Zwei weitere Corona-Infektionen in Sachsen: Nun vier Fälle

Die Zahl der bestätigten Coronavirus-Fälle in Sachsen hat sich auf vier verdoppelt. Ein Mann und eine Frau wurden nach einem Italien-Trip positiv auf das Virus Sars-CoV-2 getestet. Sie befinden sich in häuslicher Isolation.

Dresden (dpa/sn) - In Sachsen ist die Zahl der bestätigten Coronavirus-Fälle auf vier angestiegen. Wie das Gesundheitsministerium in Dresden am Samstag mitteilte, sind ein Mann aus dem Landkreis Leipzig und eine Frau aus dem Kreis Bautzen positiv auf das Virus Sars-CoV-2 getestet worden.
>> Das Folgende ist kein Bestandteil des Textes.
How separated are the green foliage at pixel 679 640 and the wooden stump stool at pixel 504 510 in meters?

Beide waren zuvor in Südtirol gewesen und hatten sich mit milden Erkältungssymptomen beim Hausarzt beziehungsweise dem Gesundheitsamt gemeldet.

Wie ihre Ehepartner, bei denen die Tests negativ ausgefallen seien, befänden sie sich nun in häuslicher Quarantäne. Laut Gesundheitsministerium seien weitere Kontaktpersonen der Infizierten ermittelt und getestet sowie für zwei Wochen in häuslicher Isolation untergebracht worden.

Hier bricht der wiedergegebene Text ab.